PASSAGE TO READ:
Are they for sale yet through the website?

Can you copy any text about them?



HOOSIER55 said:


> went to copy a pic here for you but photobucket is blocked here at work


----------



## HOOSIER55 (Aug 31, 2011)

Trophy Taker’s new Edge broadhead is packed full of features that expandable broadhead fans will love. First and foremost, the head truly offers field tip accuracy due to the extremely low flight profile. Upon impact, razor sharp rear deploying blades create devastating full size entrance holes with maximum penetration.

Patent pending blade design engages both blades together at full cutting diameter while allowing the blades to pivot around heavy bone. Other features that round out this head include a bone splitting stainless steel tip, 1.5” cutting diameter, and a blade retention system that prevents accidental blade deployment in flight and in your quiver!

For those that still aren’t convinced, throw in the fact that the Edge broadhead can be locked in “practice” mode and shot into ordinary broadhead targets without damaging the blades or the target and you have a broadhead that truly offers it all!








Product Features
■True field tip accuracy due to extremely low flight profile
■Rear deploying blades for huge entrance holes and maximum penetration.

DATASET SECTION:
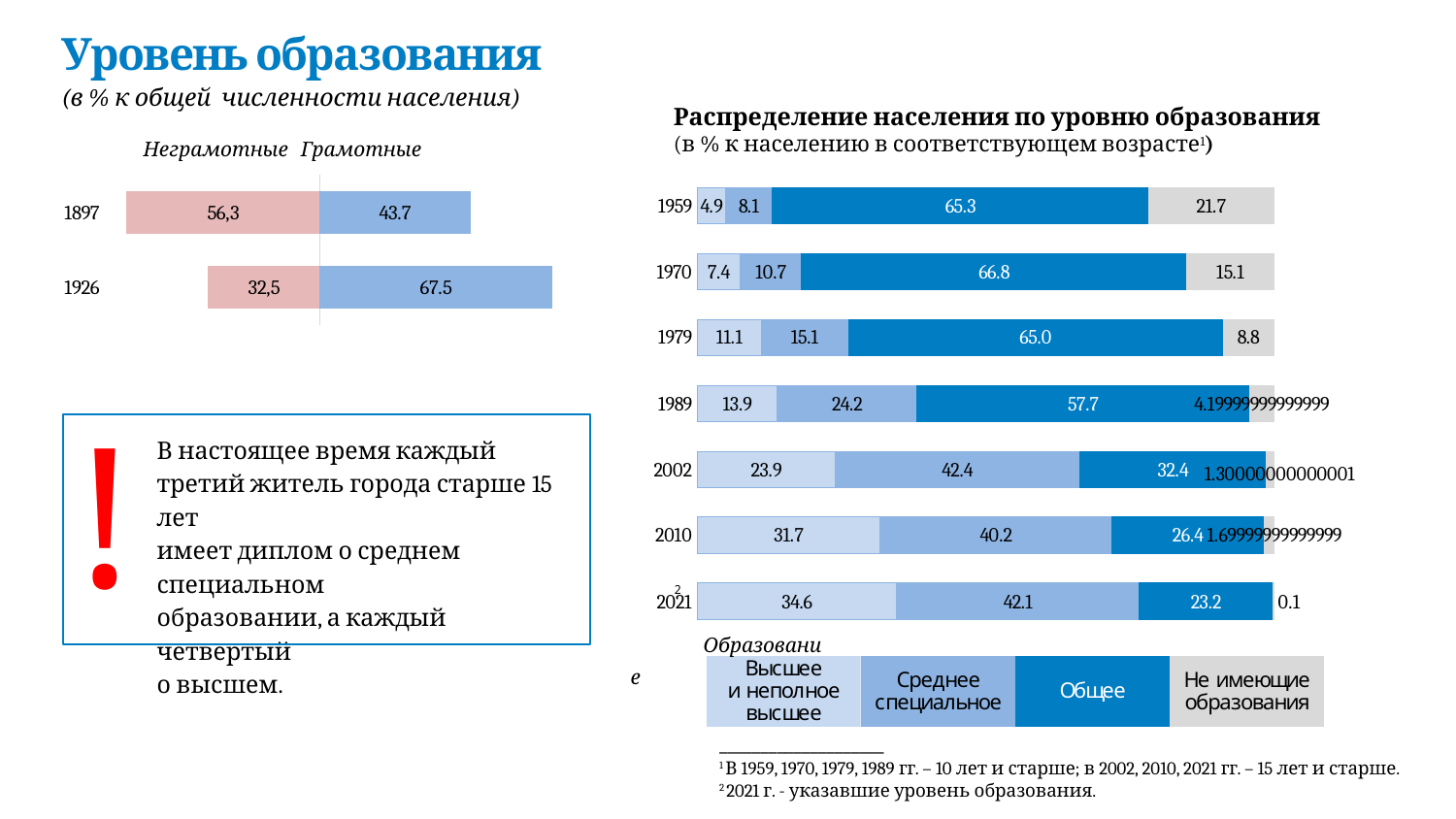
In the right chart (Распределение населения по уровню образования), which year has the highest value for Высшее и неполное высшее? 2021 In the right chart (Распределение населения по уровню образования), how many years are shown? 7 In the left chart (Уровень образования), what is the value for Грамотные in 1926? 67.5 In the left chart (Уровень образования), what kind of chart is shown? bar chart In the left chart (Уровень образования), by how much does the Грамотные value exceed the Неграмотные value in 1926? 35 In the left chart (Уровень образования), how many series are shown? 2 In the right chart (Распределение населения по уровню образования), which year has the highest value for Не имеющие образования? 1959 In the right chart (Распределение населения по уровню образования), what is the value for Общее in 1970? 66.8 In the right chart (Распределение населения по уровню образования), how many categories does the legend list? 4 In the left chart (Уровень образования), what is the value for Неграмотные in 1897? 56,3 In the right chart (Распределение населения по уровню образования), what is the value for Высшее и неполное высшее in 2021? 34.6 In the right chart (Распределение населения по уровню образования), is the value for Общее larger in 1979 or in 2002? 1979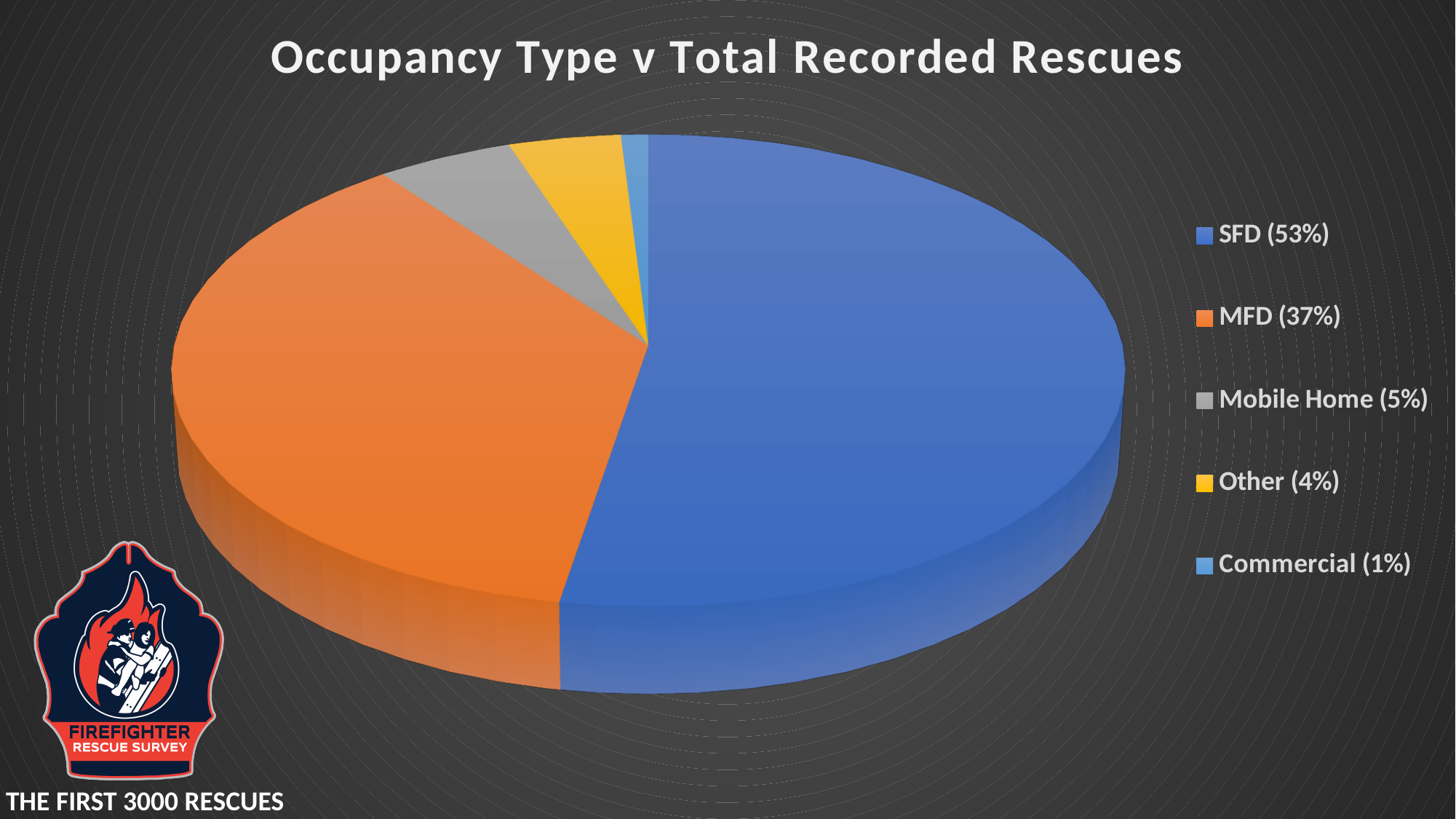
What colour is the MFD slice? Orange Which has a larger share, Mobile Home or Other? Mobile Home What share of total recorded rescues is Commercial? 1% What is the difference in percentage points between SFD and MFD? 16 What share of total recorded rescues is SFD? 53% What share of total recorded rescues is MFD? 37% Which occupancy type has the largest share of rescues? SFD How many occupancy types are shown in the pie chart? 5 What type of chart is shown on the slide? Pie chart Which occupancy type has the smallest share of rescues? Commercial What is the title of the chart? Occupancy Type v Total Recorded Rescues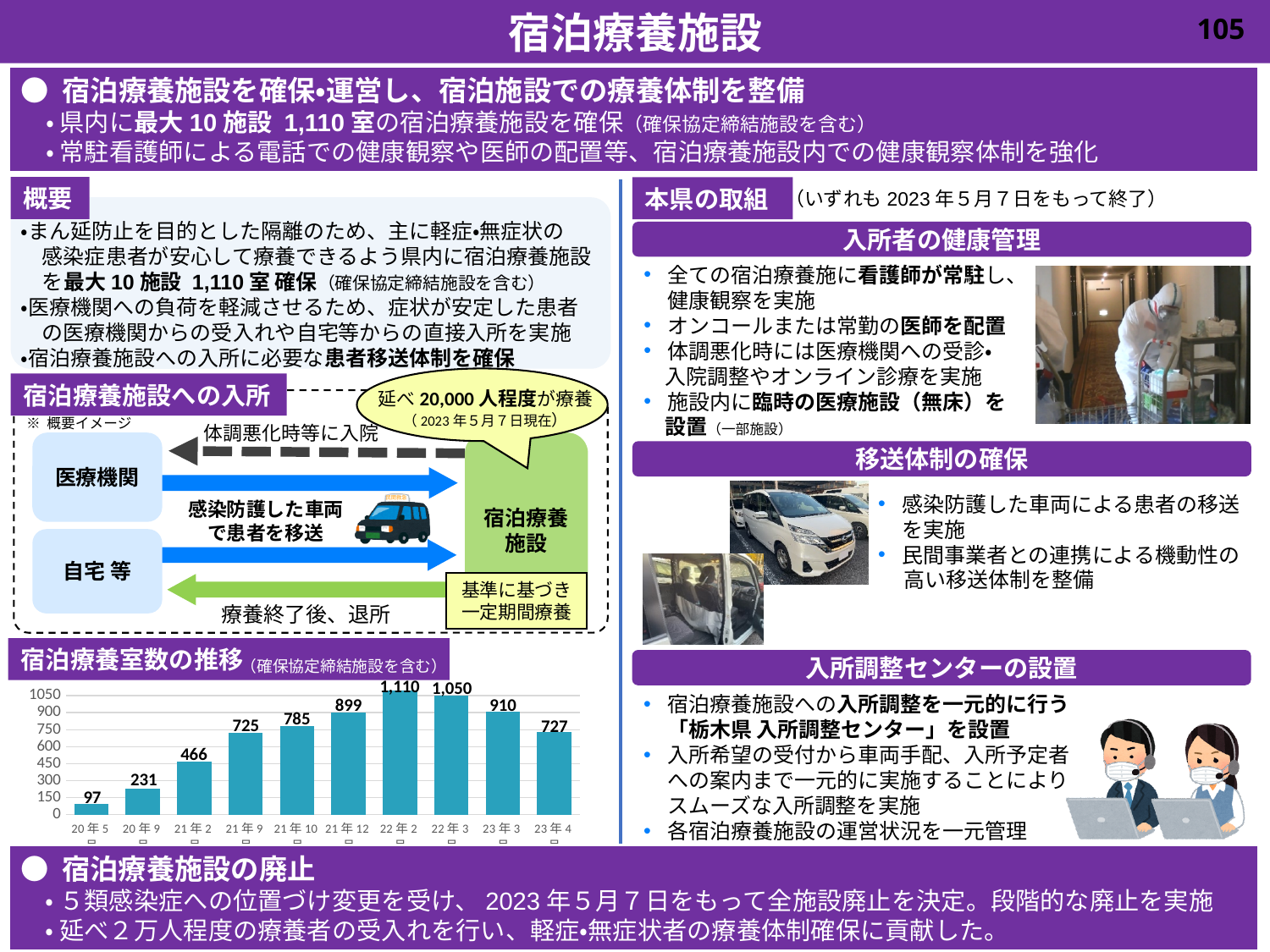
In the 宿泊療養室数の推移 chart, what is the difference between the values for 21年2月 and 20年9月? 235 In the 宿泊療養室数の推移 chart, which is larger, the value for 21年9月 or the value for 23年4月? 23年4月 In the 宿泊療養室数の推移 chart, what is the value for 20年5月? 97 In the 宿泊療養室数の推移 chart, which period has the lowest value? 20年5月 In the 宿泊療養室数の推移 chart, what is the value for 22年2月? 1,110 In the 宿泊療養室数の推移 chart, which period has the highest value? 22年2月 What type of chart is used in 宿泊療養室数の推移? bar chart In the 宿泊療養室数の推移 chart, what is the value for 23年4月? 727 In the 宿泊療養室数の推移 chart, is the value for 21年12月 greater or less than 750? greater How many periods are shown on the x axis of the 宿泊療養室数の推移 chart? 10 In the 宿泊療養室数の推移 chart, do the values rise or fall from 20年5月 to 22年2月? rise In the 宿泊療養室数の推移 chart, what is the difference between the values for 22年2月 and 22年3月? 60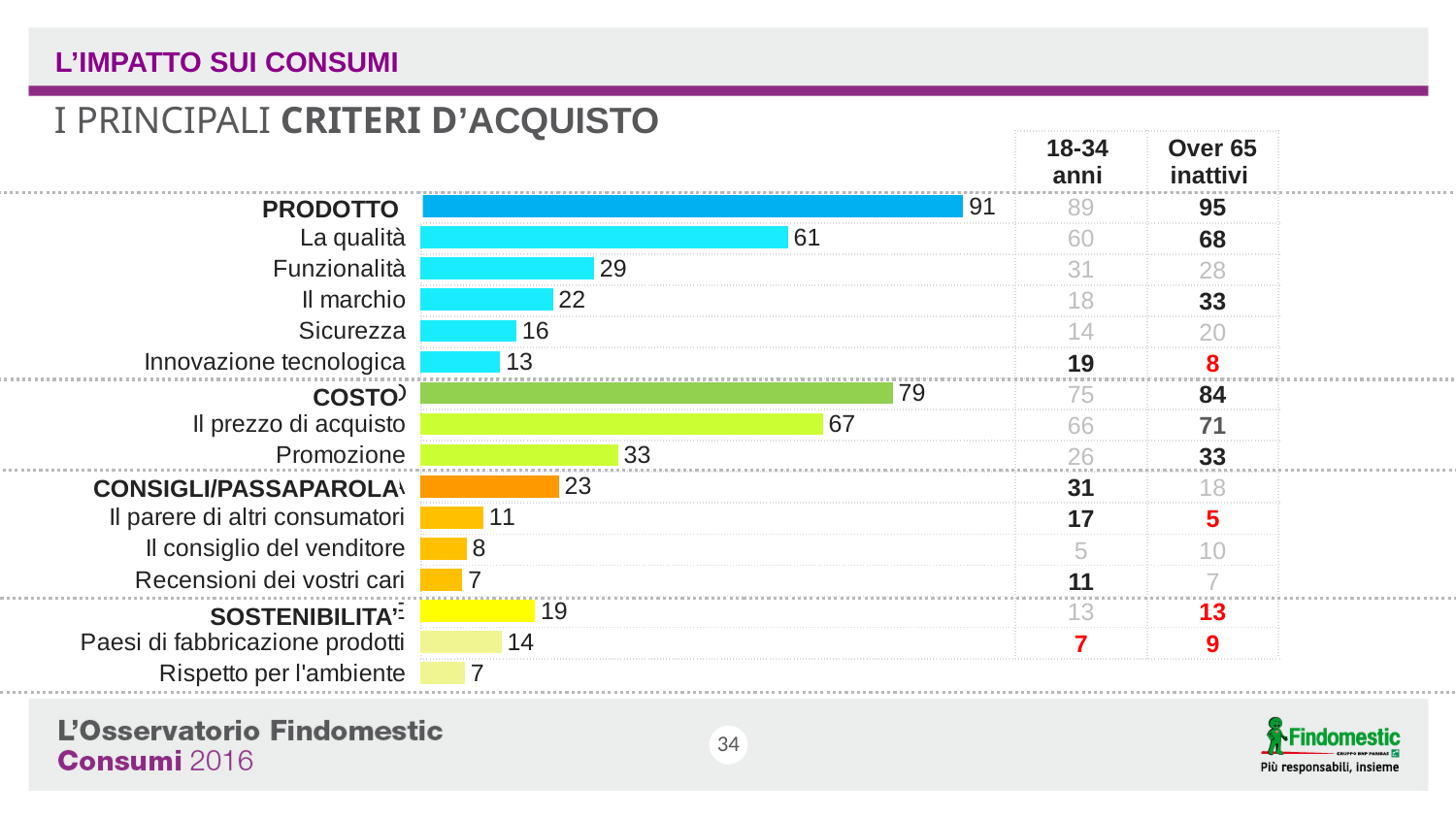
Which category has the highest value in the chart? PRODOTTO What value is shown for Innovazione tecnologica? 13 What value is shown for PRODOTTO in the bar chart? 91 What kind of chart is shown on the slide? Bar chart What is the difference between the values for PRODOTTO and COSTO? 12 Which is larger, the value for CONSIGLI/PASSAPAROLA or the value for Il marchio? CONSIGLI/PASSAPAROLA How many bars are plotted in the chart? 16 What value is shown for Il consiglio del venditore? 8 What value is shown for SOSTENIBILITA'? 19 Which is larger, the value for Promozione or the value for Funzionalità? Promozione What is the difference between the values for Il prezzo di acquisto and La qualità? 6 What value is shown for Il prezzo di acquisto? 67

INSTRUCTIONS FOR THE TASK: Can you copy out, word for word, the part of the broadhead thread starting at "## HOOSIER55 (Aug" and ending at "in your quiver!"? The listing comes from a separate source.

REPLY TO THE EXERCISE:
## HOOSIER55 (Aug 31, 2011)

Trophy Taker’s new Edge broadhead is packed full of features that expandable broadhead fans will love. First and foremost, the head truly offers field tip accuracy due to the extremely low flight profile. Upon impact, razor sharp rear deploying blades create devastating full size entrance holes with maximum penetration.

Patent pending blade design engages both blades together at full cutting diameter while allowing the blades to pivot around heavy bone. Other features that round out this head include a bone splitting stainless steel tip, 1.5” cutting diameter, and a blade retention system that prevents accidental blade deployment in flight and in your quiver!